Nashville’s Bluebird Cafe to Reopen 16 Months After Pandemic Closed Its Doors
Nashville’s Bluebird Cafe closed its doors on March 13th, 2020, another music venue unable to operate during the pandemic. But the tiny listening room’s case was even more acute than some clubs: The Bluebird, where budding songwriters try out new material right in the center of the fans, is built on intimacy.
After 16 months, the Bluebird Cafe announced its reopening. The iconic club, located in a nondescript strip mall southwest of downtown and introduced to a national audience by its inclusion in the TV drama Nashville, will host its first show with a ticketed audience on July 16th.
“After a long and challenging year and a half, we are ecstatic to announce that The Bluebird Cafe’s doors will soon be opening and we will once again have music filling our room!” read a post on the venue’s Instagram, tagged with #BluebirdisBack.
The July 16th early-show round features songwriters Joel Shewmake, Annie Mosher, and Jason Matthews.
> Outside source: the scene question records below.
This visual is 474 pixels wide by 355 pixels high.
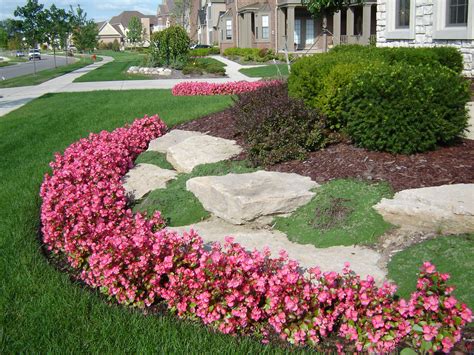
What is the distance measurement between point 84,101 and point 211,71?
970 cm

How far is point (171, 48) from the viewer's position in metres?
27.6

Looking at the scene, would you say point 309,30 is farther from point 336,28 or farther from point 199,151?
point 199,151

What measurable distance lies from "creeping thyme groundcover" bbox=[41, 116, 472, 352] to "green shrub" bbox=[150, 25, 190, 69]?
77.0ft

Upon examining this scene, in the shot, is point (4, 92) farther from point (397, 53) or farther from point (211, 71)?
point (397, 53)

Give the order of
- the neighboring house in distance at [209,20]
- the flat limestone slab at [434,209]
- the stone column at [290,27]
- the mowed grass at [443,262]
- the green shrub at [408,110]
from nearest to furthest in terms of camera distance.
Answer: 1. the mowed grass at [443,262]
2. the flat limestone slab at [434,209]
3. the green shrub at [408,110]
4. the stone column at [290,27]
5. the neighboring house in distance at [209,20]

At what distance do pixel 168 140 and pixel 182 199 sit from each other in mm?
2282

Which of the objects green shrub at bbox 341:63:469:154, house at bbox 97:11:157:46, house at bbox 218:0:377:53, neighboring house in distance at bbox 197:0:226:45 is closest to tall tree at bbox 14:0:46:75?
house at bbox 218:0:377:53

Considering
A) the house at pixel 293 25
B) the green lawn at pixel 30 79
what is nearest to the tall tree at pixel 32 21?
the green lawn at pixel 30 79

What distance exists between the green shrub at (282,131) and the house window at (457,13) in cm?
730

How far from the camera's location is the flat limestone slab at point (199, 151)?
22.2 ft

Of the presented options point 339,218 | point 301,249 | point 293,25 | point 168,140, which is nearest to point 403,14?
point 168,140

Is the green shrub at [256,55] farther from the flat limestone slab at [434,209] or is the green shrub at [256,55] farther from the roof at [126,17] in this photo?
the roof at [126,17]

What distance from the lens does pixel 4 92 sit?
22.7m

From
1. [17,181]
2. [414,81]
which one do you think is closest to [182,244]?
[414,81]
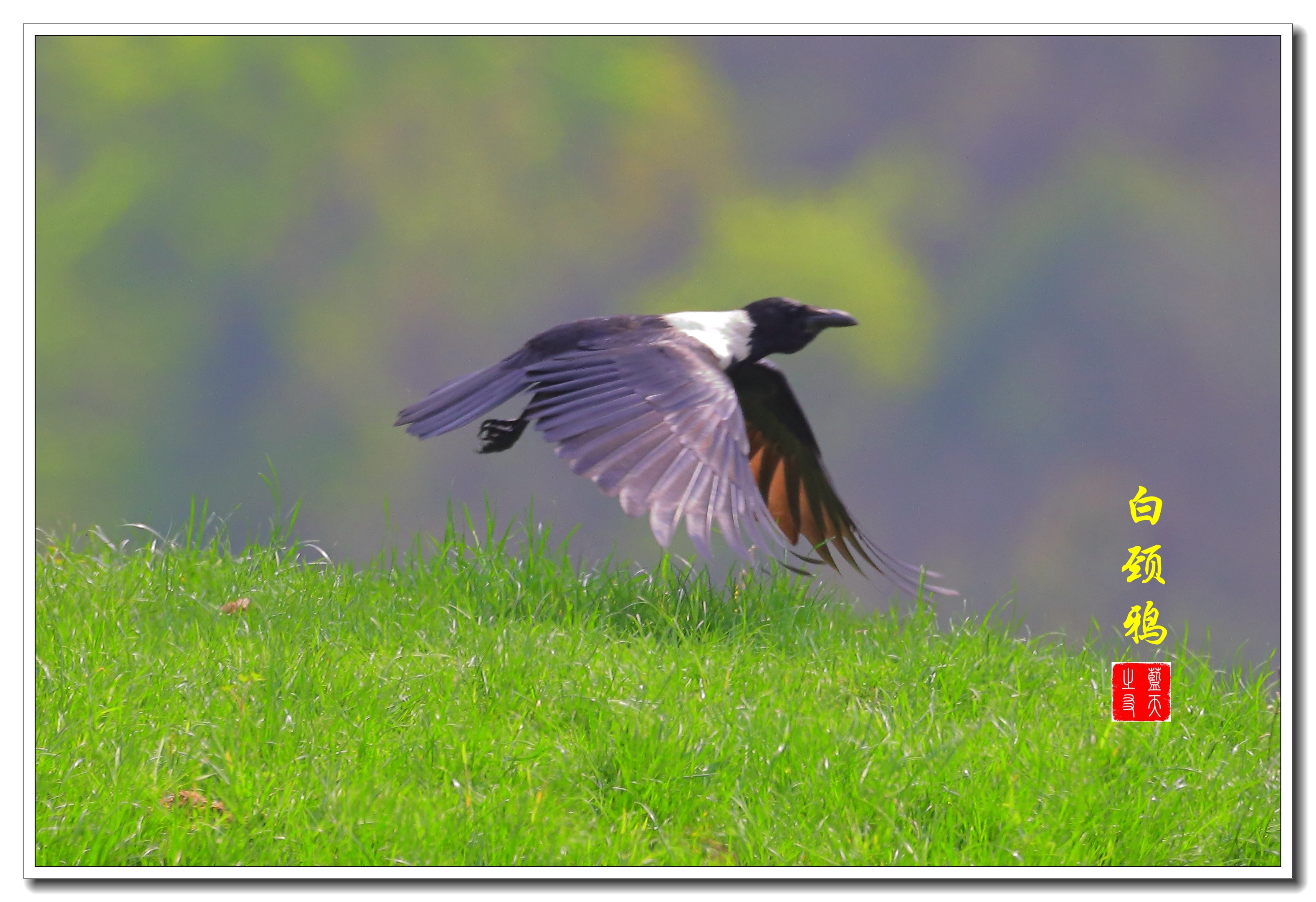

The late show includes Thom Schuyler, Fred Knobloch, Jelly Roll Johnson, and Tony Arata, who wrote Garth Brooks’ hit “The Dance.”
The Bluebird Cafe’s president and GM Erika Wollam Nichols talked to Rolling Stone about the club’s uncertain future last year during the early days of the pandemic. “If the Bluebird hadn’t been a part of Nashville the television show, I don’t know where we would be right now. We were very fortunate to have that. It allowed us to sell merchandise, which is great for our bottom line when you have such a tiny room,” Wollam Nichols said.
A documentary about the 90-seat venue, titled Bluebird, was released in 2019 and featured interviews and performances by Garth Brooks and Taylor Swift.